Selected text:

= Beginning of Section =

In 2018, the U.S. Fish and Wildlife Service removed the eastern cougar subspecies from the endangered species list in order to “correct a lingering anomaly” that listed the species despite its having disappeared forever at least 70 years go. But the government’s assertion that mountain lions are long gone from the mountains hasn’t stopped countless reports of mountain lion sightings, or discouraged Linzey’s ongoing search for evidence of the giant cat’s presence. 

What initially drew you to focus your research on the Smokies? 

I worked as a park ranger naturalist for the Smokies for several summers while I was doing my Ph.D. grad student work at Cornell University. I did my Ph.D. thesis on the golden mouse in the park and for a while I was considered the expert in the whole country on that little mouse. Arthur Stupka was the very first park biologist, and he was near retirement age and in fact he actually had retired, but he kept a journal for 28 years and he stayed on to write up the notes from that journal. He wrote a book on the birds of the Smokies, the trees and woody shrubs of the Smokies. He coauthored a book on the reptiles and amphibians of the Smokies. And when he met my wife and I he said that he just didn’t have time to pull together all the mammal data and asked if we were interested in doing that. So we said yes. 

The eastern cougar was officially declared extinct in 2018. Yet, ask around and it’s not hard to find somebody with a mountain lion story. What do you think about the possibility of a viable population of mountain lions persisting in the Great Smoky Mountains region?

= End of Section =

Set of tasks:
1. From the interview about mountain lions in the Smokies, write out the passage that begins at the words "In 2018, the" and stops after "on the Smokies?".
2. In the mountain lion interview, for how many years did Arthur Stupka keep a journal?

Material shown:

= Beginning of Section =

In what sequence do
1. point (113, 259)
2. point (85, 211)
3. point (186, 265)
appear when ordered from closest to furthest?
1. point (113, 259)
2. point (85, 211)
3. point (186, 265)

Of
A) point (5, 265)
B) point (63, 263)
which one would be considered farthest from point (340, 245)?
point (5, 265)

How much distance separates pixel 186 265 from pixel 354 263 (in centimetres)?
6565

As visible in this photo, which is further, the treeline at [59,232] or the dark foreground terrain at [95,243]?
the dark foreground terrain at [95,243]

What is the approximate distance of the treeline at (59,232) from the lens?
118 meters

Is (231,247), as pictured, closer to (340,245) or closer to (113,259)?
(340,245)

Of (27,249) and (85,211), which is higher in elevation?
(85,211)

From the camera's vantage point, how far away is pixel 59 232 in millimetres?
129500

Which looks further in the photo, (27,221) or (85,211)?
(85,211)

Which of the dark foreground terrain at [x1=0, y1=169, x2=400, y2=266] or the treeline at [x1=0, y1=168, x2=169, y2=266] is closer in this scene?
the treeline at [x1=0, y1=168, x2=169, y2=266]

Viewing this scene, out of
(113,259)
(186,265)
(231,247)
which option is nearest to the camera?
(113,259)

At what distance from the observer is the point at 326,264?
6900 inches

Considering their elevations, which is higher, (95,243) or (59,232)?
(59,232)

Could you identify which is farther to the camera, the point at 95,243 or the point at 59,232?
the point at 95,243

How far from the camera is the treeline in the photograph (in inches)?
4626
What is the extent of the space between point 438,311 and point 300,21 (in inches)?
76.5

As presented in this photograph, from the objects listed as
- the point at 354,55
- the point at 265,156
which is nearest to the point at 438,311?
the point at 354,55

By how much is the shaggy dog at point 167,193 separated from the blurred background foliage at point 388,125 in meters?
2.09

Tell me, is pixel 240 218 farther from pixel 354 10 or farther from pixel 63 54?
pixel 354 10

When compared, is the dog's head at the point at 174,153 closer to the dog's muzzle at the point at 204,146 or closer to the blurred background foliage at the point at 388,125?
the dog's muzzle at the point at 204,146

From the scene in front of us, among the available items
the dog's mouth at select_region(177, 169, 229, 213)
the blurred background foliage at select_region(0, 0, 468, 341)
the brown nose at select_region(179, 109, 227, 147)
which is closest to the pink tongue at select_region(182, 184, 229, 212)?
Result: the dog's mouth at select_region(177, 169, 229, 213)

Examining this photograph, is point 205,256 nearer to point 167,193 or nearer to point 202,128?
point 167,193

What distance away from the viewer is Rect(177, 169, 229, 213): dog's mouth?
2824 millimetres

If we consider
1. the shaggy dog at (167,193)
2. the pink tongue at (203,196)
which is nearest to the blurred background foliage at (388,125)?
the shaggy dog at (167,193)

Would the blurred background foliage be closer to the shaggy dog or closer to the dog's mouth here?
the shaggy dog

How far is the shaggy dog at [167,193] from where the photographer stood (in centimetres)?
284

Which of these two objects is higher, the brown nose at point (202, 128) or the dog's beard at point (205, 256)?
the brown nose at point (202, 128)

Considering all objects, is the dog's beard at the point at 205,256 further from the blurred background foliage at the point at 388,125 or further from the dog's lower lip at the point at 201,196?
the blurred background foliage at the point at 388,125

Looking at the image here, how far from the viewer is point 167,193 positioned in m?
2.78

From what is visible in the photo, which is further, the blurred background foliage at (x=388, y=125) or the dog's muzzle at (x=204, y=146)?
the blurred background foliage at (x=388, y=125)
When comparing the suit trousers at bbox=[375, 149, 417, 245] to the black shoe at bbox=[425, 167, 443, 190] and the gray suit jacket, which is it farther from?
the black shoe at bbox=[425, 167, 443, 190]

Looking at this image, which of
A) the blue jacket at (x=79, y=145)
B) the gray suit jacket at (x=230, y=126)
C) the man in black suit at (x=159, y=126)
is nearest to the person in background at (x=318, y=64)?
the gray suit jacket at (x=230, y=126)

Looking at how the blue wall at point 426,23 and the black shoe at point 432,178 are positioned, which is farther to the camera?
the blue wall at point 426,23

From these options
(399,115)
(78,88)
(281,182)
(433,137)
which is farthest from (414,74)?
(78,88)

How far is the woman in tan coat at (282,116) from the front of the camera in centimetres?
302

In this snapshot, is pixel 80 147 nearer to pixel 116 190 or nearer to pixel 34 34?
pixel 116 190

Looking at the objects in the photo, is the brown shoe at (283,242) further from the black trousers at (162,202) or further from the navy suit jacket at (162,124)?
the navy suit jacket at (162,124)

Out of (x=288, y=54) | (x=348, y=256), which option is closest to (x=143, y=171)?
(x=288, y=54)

= End of Section =

Task-by-task solutions:
1.
In 2018, the U.S. Fish and Wildlife Service removed the eastern cougar subspecies from the endangered species list in order to “correct a lingering anomaly” that listed the species despite its having disappeared forever at least 70 years go. But the government’s assertion that mountain lions are long gone from the mountains hasn’t stopped countless reports of mountain lion sightings, or discouraged Linzey’s ongoing search for evidence of the giant cat’s presence. 

What initially drew you to focus your research on the Smokies?

2. 28 years.